夢魔法
「いたたたたた…。」
『破滅閃光』を放った反動で地面には巨大なクレーターができ、飛ばされないように踏ん張っていたため両足が折れていた。『ジェネレーション』もとっくに切れている。
シーナは二つの杖剣を杖代わりにしてやっと立っていた。
「うわあ…。空間メチャクチャ…。閉じないと…。『空間修復』。」
このままだと何が起こるかわかったものではないので、空間を直す。
(シオン…。交代…。)
(うん。)
((チェンジ。))
空間を直したところでシオンに戻す。例えシーナの体が重傷でも、シオンの体にダメージはない。魔力も空っぽで『魔力補充』はまだアレンじゃないと使えないため比較的ダメージが少ないシオンに戻したのだ。
植え付けられた恐怖も『融合』により、シーナと分け合い緩和され少しずつ治まっていく。
(まだ終わっていない…。)
「げほっ!がほっ!」
ミラが血を吐きながら、こっちに向かってきていた。右足は折れ、右腕は千切れそうになっている。
ミラは、直撃する前に咄嗟に魔力の壁を千枚近く張り、僅かに軌道をずらしたのだ。そのため、右半身だけで済んでいる。
「…貴女の負けです。」
「そ…うね。」
ミラが倒れるふりをする。
未来を見ているため、体を支えようとしたらどうなるのか知っている。近くまで行ったところで最後の力を振り絞り、シオンの背中に腕を回し背骨をへし折る。動けなくなったシオンを地面に寝かせ、『心波動』で消し飛ばす。最後に『精霊姫も一緒だから安心して…。』である。

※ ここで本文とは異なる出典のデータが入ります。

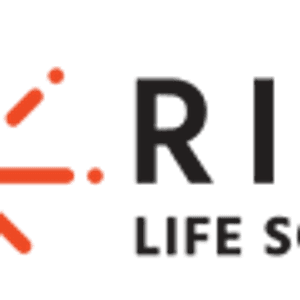 rise life science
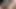 Japon cosplayer, miku aono sık sık vibratör kullanıyor, amca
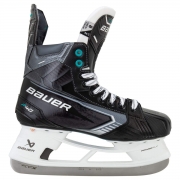 Ковзани Bauer Supreme F40 Senior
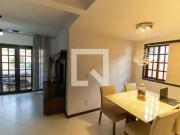 Casa / Sobrado para Venda em Niterói/RJ Serra Grande 3...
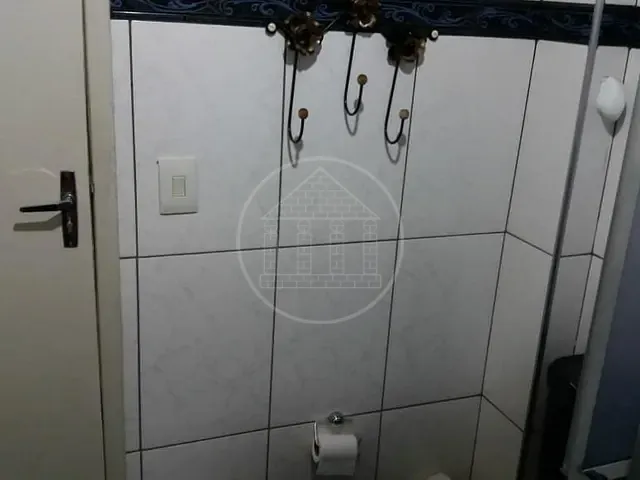 Apartamento com 99m² 2 quartos e 1 banheiro, à venda, no bairro Jardim Beatriz em São Paulo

しかし、シオンはいっそ殺された方がいいのかもしれないと思っていた。
ミラは倒れてしまう前に昆で体を支える。
「…ひょっとして未来を見た?」
「…。」
シオンは、答えない。
「でも!ぐほ!…あき…らめない!」
重傷といえど、シオンとやり合う力が残っていた。けれど、先程までの動きのように見えないというほどではない。未来を見たことによりわかる最善の方法で攻撃をかわし、殺さないように加減しながら追い詰める。
「ぐっ!…ふふ。そっか…。私の負けか…。でも、」
彼女が何を企んでいるのかシオンは知っている。
「止めてください!お願いします!」
「やっぱり、見てたのね…。」
ミラの左手に魔力が集まっていく。『魔力玉』。どれだけ魔法の才能が無くても、魔力さえあれば詠唱も無しで使える魔法。魔力の込め方で威力の調節も可能でポピュラーな魔法でもある。
ミラは国一つ消し去れるだけの魔力を込めている。
「生きていたい理由が無くなれば自分で死んでくれるでしょ?」
ミラの標的はコテナだ。止めたいが、動いた瞬間に放たれてしまう。動かなくても放つが。だから、必死に説得している。無駄だとわかっていても。
「お願い…します。止めて…ください。」
涙を堪えながら、説得する。
「じゃあ、こっちに来て。殺してあげるから。」
シオンは迷った。自分と姉の命か。国一つの国民の命か。
ミラは、立ち尽くすシオンを見て拒否と受け取った。シオンはそれに気づき止めようとする。が
「やめ…」
ビュン!
ついに放たれてしまった。ここから先は何が起こるのかシオンも知らない。
「我が前に起こる事象は幻。我らを現実へと引き戻せ!『夢戻』!」
そこで、二人は目を覚ました。
「どう…いうこと?確かに『魔法玉』を放ったはず。今まで夢を見ていたとでも言うの?げほっ!…でも、この傷は間違いなく本物。…いったい…。」
ミラの左手に『魔法玉』が残っていた。
「せい!」
突然現れたマリアが『魔法玉』を蹴り飛ばした。
「危なかったわね。シオン!よく頑張ったわね!この子をラヴァに引き渡しましょう。」
マリアがシオンの頭を撫でる。
((ええー!何ですか(何なの)、その魔法!))
夢魔法は数千年の時を経て変異した魔法のため、シーナも知らなかった。出来事を巻き戻されたため、未来を見ることができなかったのだ。
「いや!捕まりたくない!捕まったら、また謹慎になっちゃう!」
スピリッツを人に与えた時にミラは謹慎処分を受けていた。その年月は1000年。神といえど辛く、ミラには目的があるため捕まるわけにはいかなかった。
すると、突然堕天使が三人現れた。
「ミラ様!今のうちに!」
「うん。ありがとう…。私は、絶対諦めないからね!」
そう言い残し、ミラは去っていった。
「仕方ないわね…。取り合えず堕天使だけでも捕らえようかしら。」
そして、マリアによるワンサイドゲームの開始だった。